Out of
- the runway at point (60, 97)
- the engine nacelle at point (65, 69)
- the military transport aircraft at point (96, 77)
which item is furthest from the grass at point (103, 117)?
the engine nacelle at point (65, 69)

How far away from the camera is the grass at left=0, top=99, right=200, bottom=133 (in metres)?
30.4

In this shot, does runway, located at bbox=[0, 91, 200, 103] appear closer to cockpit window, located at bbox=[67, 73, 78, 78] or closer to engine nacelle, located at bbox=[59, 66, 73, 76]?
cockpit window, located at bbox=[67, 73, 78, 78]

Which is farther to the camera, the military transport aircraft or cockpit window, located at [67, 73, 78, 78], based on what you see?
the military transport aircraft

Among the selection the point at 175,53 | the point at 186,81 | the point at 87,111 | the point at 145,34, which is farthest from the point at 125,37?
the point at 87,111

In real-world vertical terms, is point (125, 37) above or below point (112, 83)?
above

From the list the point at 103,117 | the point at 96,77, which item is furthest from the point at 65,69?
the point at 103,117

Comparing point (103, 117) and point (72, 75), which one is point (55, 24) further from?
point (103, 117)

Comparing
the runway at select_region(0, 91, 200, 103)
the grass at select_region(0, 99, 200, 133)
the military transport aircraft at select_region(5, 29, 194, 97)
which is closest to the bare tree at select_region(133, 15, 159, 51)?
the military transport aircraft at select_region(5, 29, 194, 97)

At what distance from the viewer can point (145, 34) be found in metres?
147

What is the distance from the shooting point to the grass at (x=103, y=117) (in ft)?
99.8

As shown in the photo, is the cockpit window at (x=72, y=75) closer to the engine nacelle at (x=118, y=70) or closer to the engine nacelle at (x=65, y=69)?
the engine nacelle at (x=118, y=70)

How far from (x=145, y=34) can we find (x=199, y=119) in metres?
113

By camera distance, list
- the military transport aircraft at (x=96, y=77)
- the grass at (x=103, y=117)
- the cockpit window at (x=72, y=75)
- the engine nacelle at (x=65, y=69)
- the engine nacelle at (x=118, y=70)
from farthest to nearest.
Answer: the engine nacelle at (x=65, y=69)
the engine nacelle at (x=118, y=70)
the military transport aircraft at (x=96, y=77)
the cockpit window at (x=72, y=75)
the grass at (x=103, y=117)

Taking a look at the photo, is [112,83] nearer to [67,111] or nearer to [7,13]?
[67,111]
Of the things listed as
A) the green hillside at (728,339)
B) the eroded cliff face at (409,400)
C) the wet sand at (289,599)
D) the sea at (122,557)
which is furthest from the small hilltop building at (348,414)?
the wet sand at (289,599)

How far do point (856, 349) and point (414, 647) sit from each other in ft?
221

***

*Goal of the exercise*: Copy out again, word for word, the items starting at the line that contains "Taking a look" and ending with the final line of the items.

*Answer in full*:
Taking a look at the photo, is [112,83] nearer to [67,111] or nearer to [7,13]?
[67,111]
Of the things listed as
A) the green hillside at (728,339)
B) the eroded cliff face at (409,400)
C) the wet sand at (289,599)
D) the sea at (122,557)
which is furthest from the small hilltop building at (348,414)?
the wet sand at (289,599)

How far do point (856, 349) and point (414, 647) sit from each other in ft?
221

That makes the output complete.